3. Les sujets « fonctions » sur lesquels j’ai des choses à dire :
- Les 5 « users » sont un rêve que j’avais depuis mon premier appareil digital. Depuis le K10D, j’avais à ma disposition un mode « user », qui me permettait de rappeler en une fraction de secondes une série de paramètres de prise de vues. Par exemple, les paramètres pour quand je travaille au flash. Mais sur le K-5, j’ai *cinq* séries de paramètres au bout des doigts. Ce n’est pas nouveau, Sony par exemple avait ça depuis des années, mais c’est nouveau et très bienvenu chez Pentax.
- La rapidité de prise de vues. Que dire : sept images par seconde. Avec des RAW, je peux faire ça pendant plus de trois secondes. C’est confort. Point. Sinon, j’ai accès à un mode moins rapide (trois images par secondes). La rapidité maximale du K-7 était de cinq images par secondes.
- L’autofocus est meilleur. Il est tout simplement plus rapide. L’autofocus est depuis des années un des points faibles chez Pentax. Je n’ai pas les éléments pour le comparer avec celui des concurrents, mais je sais que je suis beaucoup moins déçu de l’autofocus du K-5 que de celui du K-7. Je suis plus tranquille, et c’est bien.
- Les priorités de l’auto-focus. Lorsqu’on photographie par rafales, il peut être intéressant de choisir entre une priorité à l’autofocus (on peut parfois pas prendre autant de photos qu’on le voudrait, l’appareil attend une confirmation d’autofocus), et un mode « vitesse » où l’appareil travaille aussi vite qu’il le peut, sans se poser de questions.
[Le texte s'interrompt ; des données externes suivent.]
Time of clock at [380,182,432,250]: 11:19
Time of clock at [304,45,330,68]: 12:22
Ça peut être utile.
- Les deux autofocus « automatiques ». Je n’utilise que rarement ce mode d’autofocus, mais il peut être intéressant de limiter le champ de l’autofocus à une partie du viseur contrairement au viseur entier. Bien vu. Je déplore seulement que le champ limité soit par définition le centre du viseur.
Mais quand on compare le K-7 et le K-5, le point de comparaison principal n’est pas là.
4. la qualité d’image
- Le capteur : Le K-7 était (on suppose) équipé d’un capteur Samsung, hérité (on suppose) du K20D. Ne nous mécomprenons-nous pas : il n’était pas *mauvais*. Je n’avais pas trop d’états d’âme à laisser mon auto-ISO entre 100 et 2000 ISO. Parfois même jusque 3200 ISO. Ce n’est pas ridicule. Mais en passant au K-5 (équipé —on suppose— d’un capteur Sony, identique à celui qu’utilise le Nikon D7000), on passe à l’étage supérieur. Mon auto-ISO est réglé sur 80 — 5000 ISO. Le cœur léger. Et c’est bien.
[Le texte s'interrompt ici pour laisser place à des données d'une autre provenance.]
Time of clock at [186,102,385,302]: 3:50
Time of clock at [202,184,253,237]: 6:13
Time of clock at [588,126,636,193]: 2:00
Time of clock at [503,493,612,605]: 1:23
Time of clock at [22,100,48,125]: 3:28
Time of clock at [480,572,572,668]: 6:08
- La « dynamique » du K-5 est, à ce qu’il parait, tout simplement hors-pair. La dynamique mesure la « largeur » du champ entre le moment où la lumière disparait dans le blanc pur et celui où la lumière disparait dans le noir. Par exemple, la photo que j’ai postée l’autre jour dans Mille vingt-quatre pixels était, en fait, dans l’écran de mon appareil, *noire*. J’ai pu tout de même en extraire cette photo.
5. Pour résumer :
Mon achat du K-7 m’a été pratiquement imposé. Disons que je n’ai pas su résister à l’offre financière que Pentax m’avait faite. Mais sans cela, j’aurais racheté un autre K20D, et j’aurais été tout à fait heureux avec. Comme « upgrade » d’un K20D, le K-7 ne se justifiait en fait pas. Mais le K-5 est d’un tout autre calibre.
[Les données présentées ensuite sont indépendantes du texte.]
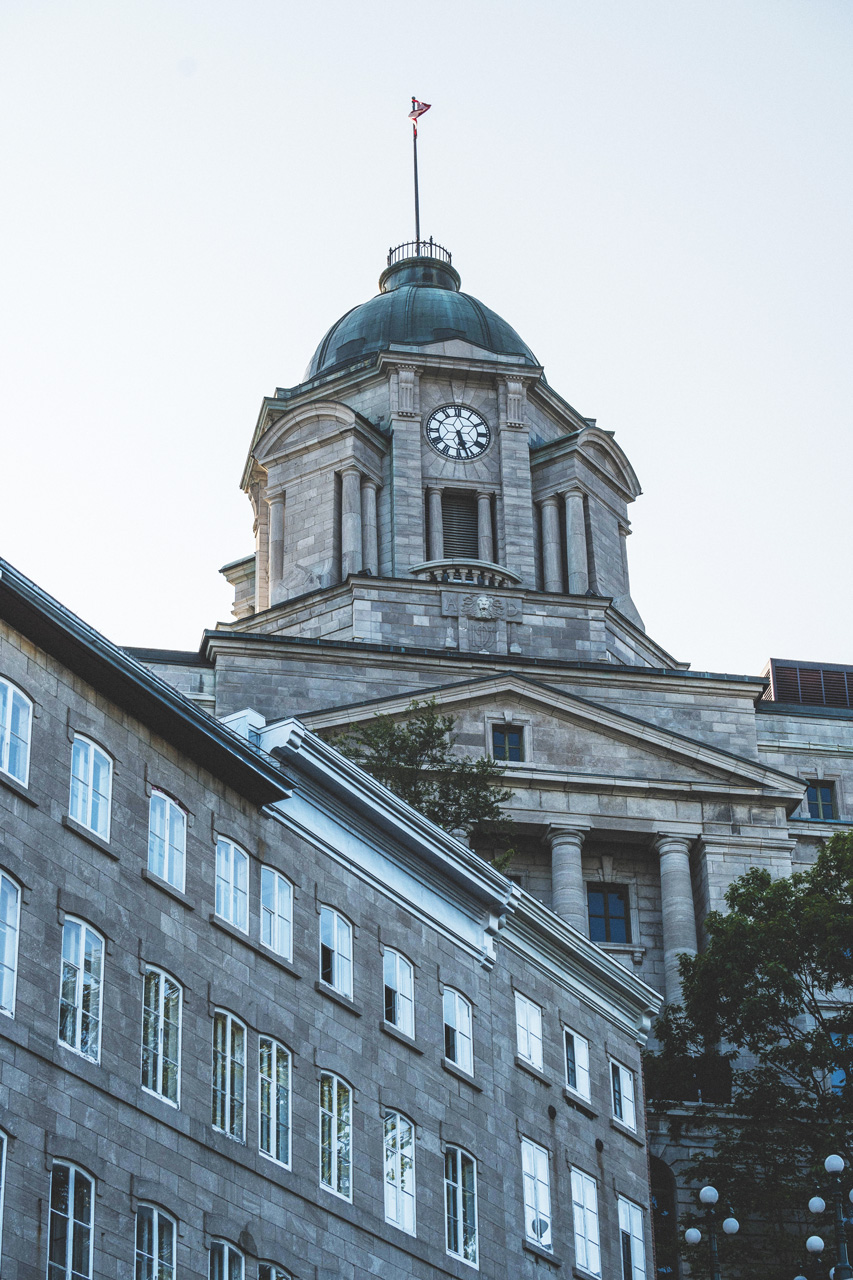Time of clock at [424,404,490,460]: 5:26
Sincèrement, je m’imagine très facilement avec mon K-5 dans au moins cinq ans. Je ne lui connais pas de point vraiment faible. N’oubliez pas que je n’ai parlé que des fonctions nouvelles que j’utilise. Mais par exemple j’ai dans mon viseur en permanence un indicateur qui me dit si je suis mon appareil droit ou pas. Même les appareils les « pro » de Canon ou Nikon n’ont pas ça. Les tests qui ont déjà faits indiquent que le K-5 est probablement pour le moment le meilleur appareil pour ce format, toutes marques confondues.
Je suis vraiment très heureux de mon K-5.